かってソウルは漢陽(ハニャン)と呼ばれ、都市全体が城壁で囲まれていた城郭都市でした。この鐘を合図に東西南北の大門が開かれ、夜の10時に閉門されるまで、一般人が城内、つまりソウル市内を通行できたのです。今風に言ってしまうと、夜10時から朝4時までは夜間通行禁止令が出ていたということ。

ちなみに早朝4時に城門を開くことを罷漏(パル)、一方、夜の10時に城門を閉めることは人定(インジョン)と言います。罷漏(パル)は33回。人定(インジョン)では28回、鐘をつきます。

実のところ、この罷漏(パル)の鐘は現存しており、大韓民国「宝物」第2号として国立中央博物館に所蔵されています。

ちなみに、大韓民国「宝物」第1号は東大門。大韓民国「国宝」第1号は南大門です。それじゃあ、宝物(보물ポムル)と国宝(국보クッポ)はどこが違うのでしょうか?

韓国人に聞いても誰も答えてくれないので、調べたところ、「国宝級の文化財がその分野、その時代を代表する唯一無二のものとするなら、宝物級に属する文化財はそれに類似した文化財で、大韓民国文化を代表する遺物だと言える」というのが政府の公式見解です。よう分らん、というよりサッパリ分からない説明ですが、韓国ではよくあることなので気にしないでください。
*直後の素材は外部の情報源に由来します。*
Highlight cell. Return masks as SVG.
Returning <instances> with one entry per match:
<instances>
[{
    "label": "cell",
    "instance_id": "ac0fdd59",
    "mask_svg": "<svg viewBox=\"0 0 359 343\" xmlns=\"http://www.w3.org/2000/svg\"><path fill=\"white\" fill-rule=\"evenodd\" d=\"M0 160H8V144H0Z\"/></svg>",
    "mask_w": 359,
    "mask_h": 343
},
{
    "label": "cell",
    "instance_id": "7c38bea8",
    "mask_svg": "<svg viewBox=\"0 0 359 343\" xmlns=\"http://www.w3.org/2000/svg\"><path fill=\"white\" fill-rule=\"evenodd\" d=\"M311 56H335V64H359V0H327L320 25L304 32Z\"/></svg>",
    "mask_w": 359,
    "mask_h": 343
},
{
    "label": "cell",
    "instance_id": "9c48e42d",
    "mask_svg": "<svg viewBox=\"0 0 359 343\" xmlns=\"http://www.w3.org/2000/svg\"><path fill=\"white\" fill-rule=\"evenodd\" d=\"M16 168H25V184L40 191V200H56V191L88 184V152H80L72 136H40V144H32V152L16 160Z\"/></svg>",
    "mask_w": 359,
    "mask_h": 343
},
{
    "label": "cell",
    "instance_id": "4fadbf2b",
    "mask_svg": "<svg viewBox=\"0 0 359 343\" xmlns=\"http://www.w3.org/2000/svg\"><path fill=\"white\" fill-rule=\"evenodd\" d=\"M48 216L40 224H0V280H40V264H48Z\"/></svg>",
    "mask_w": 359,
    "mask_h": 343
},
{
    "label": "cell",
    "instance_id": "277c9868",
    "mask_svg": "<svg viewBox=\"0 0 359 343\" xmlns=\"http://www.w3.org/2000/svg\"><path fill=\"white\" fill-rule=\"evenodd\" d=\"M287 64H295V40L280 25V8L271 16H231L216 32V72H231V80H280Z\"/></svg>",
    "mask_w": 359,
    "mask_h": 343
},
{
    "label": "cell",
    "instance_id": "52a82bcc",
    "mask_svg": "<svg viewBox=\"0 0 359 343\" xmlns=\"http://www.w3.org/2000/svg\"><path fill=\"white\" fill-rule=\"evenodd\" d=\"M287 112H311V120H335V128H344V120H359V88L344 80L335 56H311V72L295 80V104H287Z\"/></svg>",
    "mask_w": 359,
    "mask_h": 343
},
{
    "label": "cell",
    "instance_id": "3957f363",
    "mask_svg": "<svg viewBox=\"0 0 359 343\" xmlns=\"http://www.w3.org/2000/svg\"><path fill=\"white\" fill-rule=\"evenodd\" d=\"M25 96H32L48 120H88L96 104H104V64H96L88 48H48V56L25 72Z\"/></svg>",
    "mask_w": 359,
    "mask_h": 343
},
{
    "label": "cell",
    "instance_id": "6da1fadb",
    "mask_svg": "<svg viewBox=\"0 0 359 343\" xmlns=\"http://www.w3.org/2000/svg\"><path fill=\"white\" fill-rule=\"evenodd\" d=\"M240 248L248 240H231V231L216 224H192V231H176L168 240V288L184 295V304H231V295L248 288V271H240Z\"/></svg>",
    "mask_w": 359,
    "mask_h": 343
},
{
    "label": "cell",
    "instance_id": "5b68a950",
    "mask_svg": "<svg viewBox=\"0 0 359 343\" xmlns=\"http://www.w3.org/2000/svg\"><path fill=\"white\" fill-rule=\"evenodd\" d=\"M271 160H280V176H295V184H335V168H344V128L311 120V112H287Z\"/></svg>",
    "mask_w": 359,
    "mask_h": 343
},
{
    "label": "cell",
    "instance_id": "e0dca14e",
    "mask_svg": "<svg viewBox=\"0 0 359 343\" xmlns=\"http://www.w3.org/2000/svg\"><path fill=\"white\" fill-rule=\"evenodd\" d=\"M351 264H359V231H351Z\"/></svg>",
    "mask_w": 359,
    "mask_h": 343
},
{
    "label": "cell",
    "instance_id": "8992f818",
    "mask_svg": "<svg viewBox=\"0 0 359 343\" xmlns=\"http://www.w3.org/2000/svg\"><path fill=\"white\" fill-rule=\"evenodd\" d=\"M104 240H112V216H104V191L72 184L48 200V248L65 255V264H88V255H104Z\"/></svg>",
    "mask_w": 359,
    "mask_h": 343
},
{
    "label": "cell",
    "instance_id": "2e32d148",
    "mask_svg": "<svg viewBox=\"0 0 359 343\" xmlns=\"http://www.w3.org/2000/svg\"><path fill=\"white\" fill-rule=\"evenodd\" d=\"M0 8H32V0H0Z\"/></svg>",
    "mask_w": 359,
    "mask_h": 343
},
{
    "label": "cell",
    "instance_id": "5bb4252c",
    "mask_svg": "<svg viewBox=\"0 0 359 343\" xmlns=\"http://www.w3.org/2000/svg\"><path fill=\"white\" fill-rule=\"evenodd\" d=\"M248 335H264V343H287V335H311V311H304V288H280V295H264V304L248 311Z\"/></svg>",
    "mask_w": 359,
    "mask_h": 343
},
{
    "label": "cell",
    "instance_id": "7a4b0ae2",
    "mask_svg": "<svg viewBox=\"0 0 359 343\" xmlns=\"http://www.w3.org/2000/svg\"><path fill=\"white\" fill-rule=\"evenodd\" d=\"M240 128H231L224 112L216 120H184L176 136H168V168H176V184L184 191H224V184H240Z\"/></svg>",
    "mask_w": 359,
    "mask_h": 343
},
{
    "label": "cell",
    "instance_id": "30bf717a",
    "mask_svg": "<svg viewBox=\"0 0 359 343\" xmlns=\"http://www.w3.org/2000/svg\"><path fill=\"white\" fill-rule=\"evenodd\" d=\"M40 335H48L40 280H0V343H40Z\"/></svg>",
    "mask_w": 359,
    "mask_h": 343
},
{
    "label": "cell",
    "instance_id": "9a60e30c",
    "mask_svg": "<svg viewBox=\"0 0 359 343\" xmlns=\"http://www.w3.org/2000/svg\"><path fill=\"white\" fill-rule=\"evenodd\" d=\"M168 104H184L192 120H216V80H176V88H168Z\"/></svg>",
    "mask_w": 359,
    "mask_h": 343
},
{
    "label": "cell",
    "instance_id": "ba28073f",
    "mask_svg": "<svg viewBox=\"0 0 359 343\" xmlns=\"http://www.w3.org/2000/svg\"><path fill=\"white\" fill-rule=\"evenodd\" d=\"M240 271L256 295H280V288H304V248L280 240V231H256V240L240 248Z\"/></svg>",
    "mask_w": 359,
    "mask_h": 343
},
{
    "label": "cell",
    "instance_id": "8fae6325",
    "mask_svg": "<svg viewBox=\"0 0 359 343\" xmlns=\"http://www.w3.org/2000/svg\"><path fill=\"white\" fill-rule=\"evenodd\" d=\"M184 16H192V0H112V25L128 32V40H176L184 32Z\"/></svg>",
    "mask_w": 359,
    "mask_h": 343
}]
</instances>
ソウル市内中央部に普信閣(보신각ポシンガク)という建物があります。現在の建物は1980年に再建されたものですが、今では除夜の鐘のイベントで有名です。イベントの様子は全国に中継放送され、私も一度、現場で聞いてみたいのですが、氷点下の夜空の中、押し合いへし合いの人ごみにもまれる気力もなく、現在に至っています。

日本で除夜の鐘というと、紅白が終わった後でNHKの「ゆく年くる年」を見ながら自宅でまったりすごすイメージですね。日本は108回ですが、韓国では33回です。なんで33回かというと、日本では寅さんの柴又で有名な帝釈天が統治されている須弥山(しゅみせん)の四方に32のお城があり、それに。帝釈天ご自身が住んでおられるという善見城を加えて三十三天と呼ぶそうです。

要は、33回鐘を突いて、その三十三天の主である帝釈天の世界と結びつき、世の太平を祈願する心が込められているとのこと。

おなじ仏教でも日本とは違いますね。

もう時間がないので、今日はこれくらいにしますが、韓国で除夜の鐘というセレモニーが始まったのは1929年(昭和4年)。つまり日本の植民地時代です。当時、南山にあった本願寺の鐘を京城放送局のスタジオに移設して放送したのが韓国における除夜の鐘の始まりであるとのこと。当時は韓国(外地)の鐘と日本(内地)の鐘を交互に打ち鳴らしていたそうです。その後、終戦によって除夜の鐘という行事そのものが無くなるのですが、1953年に復活し、今では国を挙げての年中行事となりました。

当時、朝鮮半島に住んでいた日本人はどんな思いで遥か彼方の内地の鐘の音を聴いていたのでしょうか。